SH: I had done Generation Positive, then got involved with the Neoists for a year. I broke with them and at the same time I found out that Gustav Metzger was involved with auto-destructive art in London in the sixties. He ran the "Destruction of Art Symposium" in London in 1966. He announced the original art strike in an ICA catalogue in 1974; it was to run from 1977 to 1980. I thought it was a good idea and wondered why I had never heard of it before. His point was the commodification of art. He wanted to close down the galleries but it didn't work because no one else participated. (Actually I met him for the first time a few weeks ago.) I thought it was a good idea but no one had done anything with it.
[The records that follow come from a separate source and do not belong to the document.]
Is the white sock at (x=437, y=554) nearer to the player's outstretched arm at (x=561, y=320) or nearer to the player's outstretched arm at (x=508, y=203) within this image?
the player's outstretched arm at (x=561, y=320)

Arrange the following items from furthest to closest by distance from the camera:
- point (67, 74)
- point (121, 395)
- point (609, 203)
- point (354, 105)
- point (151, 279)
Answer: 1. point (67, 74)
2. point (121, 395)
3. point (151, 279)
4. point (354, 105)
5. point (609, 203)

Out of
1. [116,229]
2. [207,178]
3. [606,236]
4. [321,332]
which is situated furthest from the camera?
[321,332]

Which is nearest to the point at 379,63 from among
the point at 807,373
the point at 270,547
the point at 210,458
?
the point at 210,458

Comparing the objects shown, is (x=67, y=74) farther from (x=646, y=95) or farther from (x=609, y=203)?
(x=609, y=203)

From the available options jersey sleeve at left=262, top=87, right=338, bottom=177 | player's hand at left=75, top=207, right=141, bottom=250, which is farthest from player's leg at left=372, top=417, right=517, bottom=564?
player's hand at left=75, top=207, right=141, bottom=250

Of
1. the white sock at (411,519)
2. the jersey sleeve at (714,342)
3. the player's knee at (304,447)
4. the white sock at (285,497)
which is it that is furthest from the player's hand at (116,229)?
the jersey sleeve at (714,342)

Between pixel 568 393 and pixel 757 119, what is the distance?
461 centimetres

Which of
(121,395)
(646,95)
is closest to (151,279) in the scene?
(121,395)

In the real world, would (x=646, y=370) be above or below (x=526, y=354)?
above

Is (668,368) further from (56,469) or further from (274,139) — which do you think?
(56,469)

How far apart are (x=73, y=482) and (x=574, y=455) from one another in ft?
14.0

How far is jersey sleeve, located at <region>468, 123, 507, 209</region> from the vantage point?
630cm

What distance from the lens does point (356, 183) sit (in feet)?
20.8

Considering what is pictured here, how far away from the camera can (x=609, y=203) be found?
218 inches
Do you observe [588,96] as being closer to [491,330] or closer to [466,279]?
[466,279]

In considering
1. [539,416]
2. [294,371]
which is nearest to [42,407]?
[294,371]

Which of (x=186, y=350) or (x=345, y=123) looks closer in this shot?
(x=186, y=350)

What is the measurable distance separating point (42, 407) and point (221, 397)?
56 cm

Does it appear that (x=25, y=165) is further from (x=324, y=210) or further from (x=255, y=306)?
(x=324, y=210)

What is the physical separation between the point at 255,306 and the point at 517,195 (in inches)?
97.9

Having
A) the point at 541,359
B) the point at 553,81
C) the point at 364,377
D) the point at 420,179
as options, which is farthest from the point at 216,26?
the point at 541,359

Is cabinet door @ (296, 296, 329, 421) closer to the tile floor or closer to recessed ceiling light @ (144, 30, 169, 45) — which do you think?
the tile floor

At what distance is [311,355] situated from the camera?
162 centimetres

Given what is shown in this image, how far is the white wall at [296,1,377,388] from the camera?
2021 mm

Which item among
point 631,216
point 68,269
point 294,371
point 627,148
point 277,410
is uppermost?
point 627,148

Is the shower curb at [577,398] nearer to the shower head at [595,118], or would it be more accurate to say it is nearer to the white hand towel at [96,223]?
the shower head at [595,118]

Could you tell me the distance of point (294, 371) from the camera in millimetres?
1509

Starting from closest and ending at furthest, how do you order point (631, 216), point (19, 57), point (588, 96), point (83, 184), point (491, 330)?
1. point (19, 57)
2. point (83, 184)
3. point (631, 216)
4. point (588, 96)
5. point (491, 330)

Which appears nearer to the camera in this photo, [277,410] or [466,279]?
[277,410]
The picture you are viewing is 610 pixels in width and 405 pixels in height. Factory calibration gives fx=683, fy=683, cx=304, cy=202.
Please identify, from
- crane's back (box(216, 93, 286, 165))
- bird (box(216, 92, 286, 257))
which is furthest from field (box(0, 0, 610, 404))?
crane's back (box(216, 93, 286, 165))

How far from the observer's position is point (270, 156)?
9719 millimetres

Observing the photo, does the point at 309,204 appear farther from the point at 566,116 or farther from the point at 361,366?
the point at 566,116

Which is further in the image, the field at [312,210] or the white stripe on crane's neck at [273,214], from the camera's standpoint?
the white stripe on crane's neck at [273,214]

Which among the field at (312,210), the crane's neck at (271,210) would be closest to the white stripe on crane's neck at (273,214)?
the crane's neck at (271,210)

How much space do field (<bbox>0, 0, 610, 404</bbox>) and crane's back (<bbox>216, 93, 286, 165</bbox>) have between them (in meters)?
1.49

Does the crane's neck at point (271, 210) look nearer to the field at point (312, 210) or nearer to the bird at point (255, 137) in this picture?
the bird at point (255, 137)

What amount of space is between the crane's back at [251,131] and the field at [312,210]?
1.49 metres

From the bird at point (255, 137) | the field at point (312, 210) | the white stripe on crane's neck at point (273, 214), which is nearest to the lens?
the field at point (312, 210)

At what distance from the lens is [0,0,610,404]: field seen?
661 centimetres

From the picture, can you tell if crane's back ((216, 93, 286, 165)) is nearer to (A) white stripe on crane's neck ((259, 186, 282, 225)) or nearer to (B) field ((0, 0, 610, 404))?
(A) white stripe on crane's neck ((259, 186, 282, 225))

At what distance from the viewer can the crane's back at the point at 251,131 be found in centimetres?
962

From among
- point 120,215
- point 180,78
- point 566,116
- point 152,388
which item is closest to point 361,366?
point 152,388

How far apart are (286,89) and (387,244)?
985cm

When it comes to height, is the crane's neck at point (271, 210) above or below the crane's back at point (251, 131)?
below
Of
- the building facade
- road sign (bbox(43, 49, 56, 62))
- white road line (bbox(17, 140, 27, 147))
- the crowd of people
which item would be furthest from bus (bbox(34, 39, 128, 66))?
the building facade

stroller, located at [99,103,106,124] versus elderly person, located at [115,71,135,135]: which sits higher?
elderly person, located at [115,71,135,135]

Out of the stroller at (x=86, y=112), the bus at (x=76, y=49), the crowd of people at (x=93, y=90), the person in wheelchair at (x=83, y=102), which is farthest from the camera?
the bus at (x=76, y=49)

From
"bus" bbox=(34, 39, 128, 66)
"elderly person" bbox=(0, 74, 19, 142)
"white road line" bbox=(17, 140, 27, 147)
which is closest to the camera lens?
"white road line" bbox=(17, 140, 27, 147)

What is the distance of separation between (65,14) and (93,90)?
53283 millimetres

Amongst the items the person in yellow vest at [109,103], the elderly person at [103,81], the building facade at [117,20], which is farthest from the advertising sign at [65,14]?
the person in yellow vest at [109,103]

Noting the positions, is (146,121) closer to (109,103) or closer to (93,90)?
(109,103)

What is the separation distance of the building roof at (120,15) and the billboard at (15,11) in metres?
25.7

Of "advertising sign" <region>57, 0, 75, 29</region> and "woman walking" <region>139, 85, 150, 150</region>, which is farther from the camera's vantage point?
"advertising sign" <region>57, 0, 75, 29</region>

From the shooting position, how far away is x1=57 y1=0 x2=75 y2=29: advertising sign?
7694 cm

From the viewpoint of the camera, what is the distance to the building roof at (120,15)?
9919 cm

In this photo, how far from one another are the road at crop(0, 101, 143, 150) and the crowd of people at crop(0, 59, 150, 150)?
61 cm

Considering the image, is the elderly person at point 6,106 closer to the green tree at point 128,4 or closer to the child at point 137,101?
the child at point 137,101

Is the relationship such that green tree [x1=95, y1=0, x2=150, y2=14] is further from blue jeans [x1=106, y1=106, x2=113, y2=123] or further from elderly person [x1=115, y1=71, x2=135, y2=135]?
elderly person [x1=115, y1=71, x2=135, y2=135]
I took his original text and substituted the years 1990-93. I worked on developing the idea. For years it didn't get any reaction. By 1989, some momentum was built up, and a lot of people got interested. Through the underground press, it really took off in Britain and America, and especially in San Francisco. At the festival of plagiarism, we had a pamphlet called Plagiarism: Art As Commodity, and Strategies for its Negation because it sounded like a good title. But the people in San Francisco took it very literally. "Yeah, I'm really pissed off with my art being commodified!" Doesn't look like it's being commodified very well to me. I was much more interested in the ideological function of art. Why corporations sponsor art, how they use it as justifications for their activities, how upper class people use their acquisition of art or high cultural discourse as being superior to other people who might like Oi music or punk rock. It wasn't realistic to try and get art galleries to close down, until 1992 when art sales dropped 60%. Some people say that my timing was fortuitous, but how in the hell in 1985 would I know that in the middle of the Art Strike everything would start collapsing anyway. In actual fact, it was the psychological effect of my propaganda that did it. There was a recession as well.

AL: In Red London, your descriptions of the sex scenes are sort of a parody. What was that about?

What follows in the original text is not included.